Announcement

**gens** · 18 November 2014, 04:35 PM

Originally posted by oleid View Post

Systemd's watchdog has absolutely nothing to do with hardware watchdogs. The daemon has to update a timestamp in the main loop, which systemd checks. Thus, if the daemon is stuck in an infinite loop, the timestamp won't get updated.

ah, so the program must be hacked for that feature to work
instead of... you know... the program doing it itself
note that a program can itself handle SIGSEGV and almost all other signals, except for SIGKILL
(note on the note: firefox and enlightenment do it)
it can also reexec itself if it can't recover itself

and it can still fail to deliver the website (for example the hypothetical "wont accept connection" bug)

also why is it called "watchdog" if it has nothing to do with the watchdog mechanism
(hint: i don't care, its stupid)

**oleid** · 18 November 2014, 05:11 PM

Originally posted by gens View Post

ah, so the program must be hacked for that feature to work
instead of... you know... the program doing it itself

How would a hung (as in stuck) service restart itself? That's the idea of a service manager.

Originally posted by gens View Post

note that a program can itself handle SIGSEGV and almost all other signals, except for SIGKILL
(note on the note: firefox and enlightenment do it)

Sure, I use signal handling in my own code.

You can handle SIGSEGV in the service, then it won't have to be restarted by the service manager.
If you don't want to do this on your own, the service manager can do it for you.
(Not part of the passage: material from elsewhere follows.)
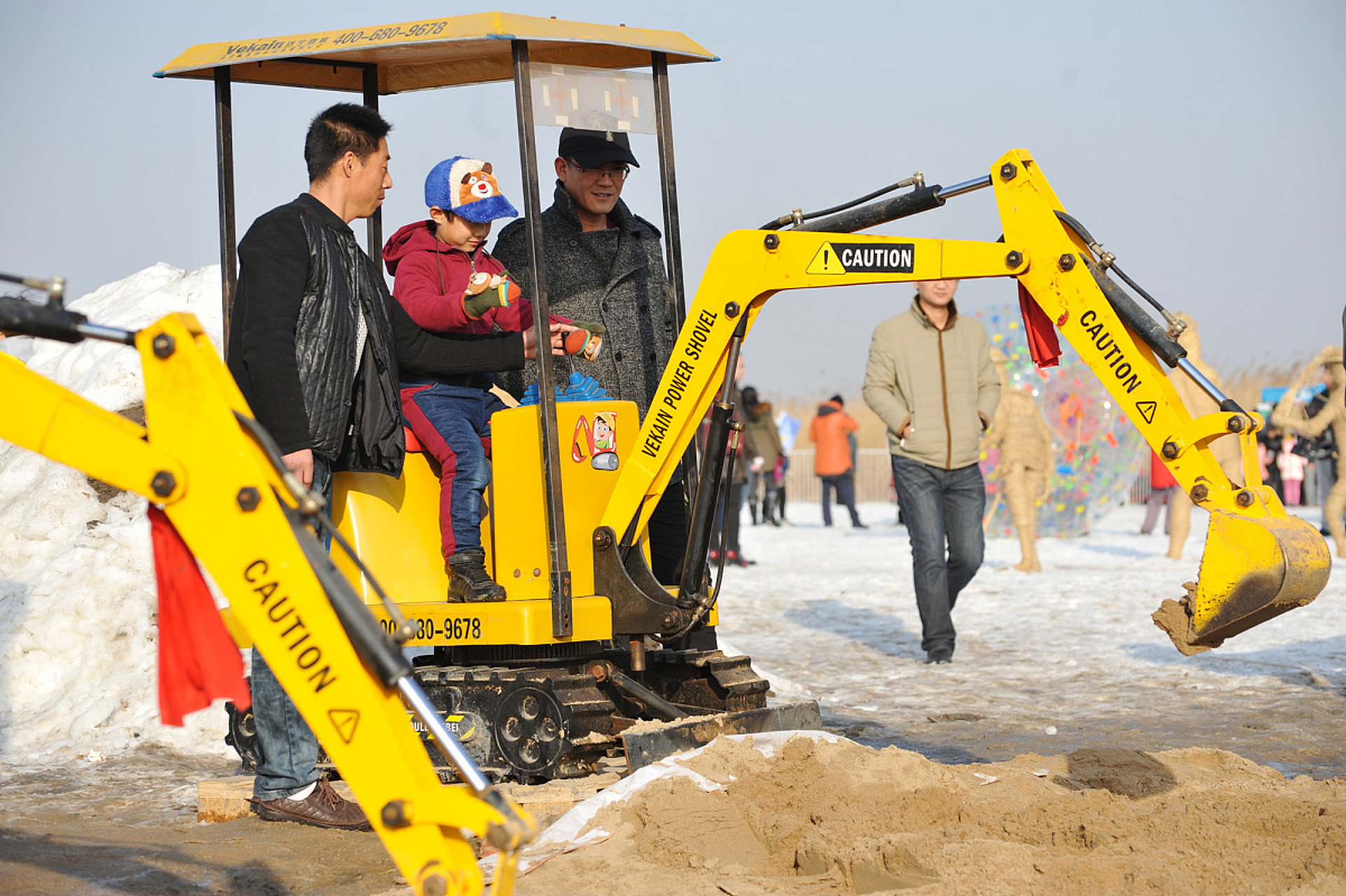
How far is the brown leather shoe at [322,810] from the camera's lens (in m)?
4.59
In your case, you'd probably want to send SIGTERM to the service, if wget fails. And then, provide an implementation for SIGTERM to restart the service. But I guess adding one line of code (two, if you count the include directive for the header) is simpler than providing an implementation for SIGTERM and SIGSEGV for *every* service you want to be self-restarting. Especially if you need to keep track of how often the service was restarted before, since your SIGSEGV handler might get stuck in an infinite loop, if the crash occurs directly after service start. That's exactly why such a complexity should be outsourced.
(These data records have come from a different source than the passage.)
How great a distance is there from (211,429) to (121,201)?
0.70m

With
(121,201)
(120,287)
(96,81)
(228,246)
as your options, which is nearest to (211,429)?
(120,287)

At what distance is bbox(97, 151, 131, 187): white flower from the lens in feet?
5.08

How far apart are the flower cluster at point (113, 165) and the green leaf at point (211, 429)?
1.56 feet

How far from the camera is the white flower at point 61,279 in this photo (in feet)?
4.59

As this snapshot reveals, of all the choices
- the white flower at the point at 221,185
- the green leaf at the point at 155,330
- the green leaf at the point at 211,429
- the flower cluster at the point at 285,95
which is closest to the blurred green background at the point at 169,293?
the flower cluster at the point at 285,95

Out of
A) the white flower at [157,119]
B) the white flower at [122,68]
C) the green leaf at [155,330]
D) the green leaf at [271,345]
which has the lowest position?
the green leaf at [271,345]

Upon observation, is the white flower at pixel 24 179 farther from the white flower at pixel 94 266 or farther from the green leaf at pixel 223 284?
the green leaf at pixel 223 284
Originally posted by gens View Post

and it can still fail to deliver the website (for example the hypothetical "wont accept connection" bug)
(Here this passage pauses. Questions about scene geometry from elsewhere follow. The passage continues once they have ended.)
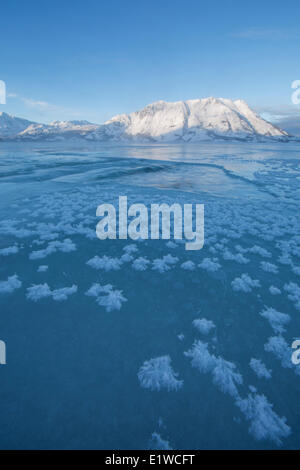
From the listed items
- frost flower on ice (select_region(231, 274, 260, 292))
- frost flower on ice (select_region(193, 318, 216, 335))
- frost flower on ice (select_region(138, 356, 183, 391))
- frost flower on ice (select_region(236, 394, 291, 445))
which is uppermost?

As the bug is hypothetical, it's hard to speculate what causes it. It probably depends on where the sd_notify call is inserted, if it can detect the error.

Originally posted by gens View Post

also why is it called "watchdog" if it has nothing to do with the watchdog mechanism
(hint: i don't care, its stupid)

It's a software watchdog.

Edit:
Oh, before you start asking: No, there is no runtime dependency on systemd to the service, only a compile time dependency. And as it's only less than a hand full lines of code, it can easily be #ifdef'ed to even prevent the compile time dependency. Furthermore, sd_notify simply sends a signal via DBUS, so any service manager can listen to it.

**gens** · 18 November 2014, 05:41 PM

Originally posted by oleid View Post

How would a hung (as in stuck) service restart itself? That's the idea of a service manager.

and the whole point of all this is to show that there are things a "service manager" just can not know are happening
but a special 4 line script (or a very small C program, whatever) can

if a "service manager" would do such things, it would need a special function for EVERY "service" ever written

on the other hand if the people writing these programs would think that it was a good idea they would just put it in their program
init system / service manager / whatever independent and simple (it would even work on windows)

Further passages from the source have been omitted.